In One Eye

Wednesday, April 13, 2005
Not surprisingly, the AP has reported on the letter that Betty Sternberg, Connecticut's Education Commissioner, sent to US Education Secretary Margaret Spellings. As reported here yesterday, it's pretty harsh.
State Education Commissioner Betty J. Sternberg asked for an apology Tuesday from U.S. Secretary of Education Margaret Spellings for remarks implying that Connecticut's attitude toward black children is "un-American."

In a three-page letter to Spellings, Sternberg said she was outraged by Spellings' comments in a television interview, especially her use of the phrase "soft bigotry of low expectations" in discussing the state's approach to educating inner-city black children.

"Anyone knowledgeable about the track record I and this department have had on relentlessly pursuing higher expectations for all of our students is appalled by your characterization of this department and Connecticut's educators," Sternberg wrote.

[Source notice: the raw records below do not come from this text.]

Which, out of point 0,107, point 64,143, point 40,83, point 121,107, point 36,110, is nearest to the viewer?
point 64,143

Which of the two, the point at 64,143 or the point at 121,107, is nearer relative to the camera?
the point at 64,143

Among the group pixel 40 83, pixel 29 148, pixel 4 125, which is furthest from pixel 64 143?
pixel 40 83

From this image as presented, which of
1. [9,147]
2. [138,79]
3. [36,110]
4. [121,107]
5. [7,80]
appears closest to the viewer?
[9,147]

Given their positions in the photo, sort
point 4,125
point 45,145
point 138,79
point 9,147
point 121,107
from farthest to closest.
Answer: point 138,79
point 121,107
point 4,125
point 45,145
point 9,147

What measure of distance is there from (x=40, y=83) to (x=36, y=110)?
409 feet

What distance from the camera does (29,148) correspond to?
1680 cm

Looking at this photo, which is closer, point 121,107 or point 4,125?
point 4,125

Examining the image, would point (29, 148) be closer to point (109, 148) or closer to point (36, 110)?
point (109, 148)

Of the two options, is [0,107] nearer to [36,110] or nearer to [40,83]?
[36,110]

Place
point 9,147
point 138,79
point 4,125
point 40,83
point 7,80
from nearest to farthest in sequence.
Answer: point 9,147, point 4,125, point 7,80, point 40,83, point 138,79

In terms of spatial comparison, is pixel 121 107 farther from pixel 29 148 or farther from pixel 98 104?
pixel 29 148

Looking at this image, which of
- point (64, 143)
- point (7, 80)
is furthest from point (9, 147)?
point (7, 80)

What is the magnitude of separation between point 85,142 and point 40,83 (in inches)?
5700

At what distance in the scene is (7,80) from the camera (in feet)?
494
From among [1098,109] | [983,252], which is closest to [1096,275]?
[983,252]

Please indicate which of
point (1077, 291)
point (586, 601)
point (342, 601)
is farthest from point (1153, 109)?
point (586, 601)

The letter reflects an increasingly chilly tone in a dispute between Connecticut and the U.S. Department of Education over the interpretation of President Bush's school reform law, the No Child Left Behind Act.

Sternberg's ire was directed at Spellings' remarks during an interview on the PBS program "NewsHour with Jim Lehrer" last week.
"Chilly" seems to be the apposite adjective to use in this situation. At the very least, a lawsuit would seem to indicate that the state and the feds aren't exactly toasting each other's health.

However, the letter gets even better as Ms. Sternberg goes beyond politics into the realm of the personal.
Sternberg wrote to Spellings, "I must tell you as a Jewish American whose family was deeply affected by the pogroms of the late 19th and early 20th centuries and later by the Holocaust, bigotry is never soft. Bigotry always has a hard edge. It is simply outrageous that you would accuse me and my associates of 'the soft bigotry of low expectations.'"
So where do we go from here?
A U.S. Department of Education spokeswoman said late Tuesday afternoon that Sternberg's letter had not been reviewed. "I haven't seen it," said Susan Aspey. "It sounds like the secretary's comments were taken out of context. ... The secretary's point was that all kids can learn and that all kids count."

Aspey also said that the department is preparing a response to an earlier letter from Connecticut Gov. M. Jodi Rell requesting a meeting between Sternberg and Spellings to discuss differences of opinion over the law.
This is a typical stance by all involved: The bullying Bushies become paralyzed as soon as their bluff is called, and genteel to a fault Governor Clubwoman falls all over herself to try to get the combatants to drink tea (or Kool-aid) and be nice to each other.

Virtually every educator I've spoken with about this issue is grateful to Ms. Sternberg for her missive, perhaps most of all because they didn't think she had it in her.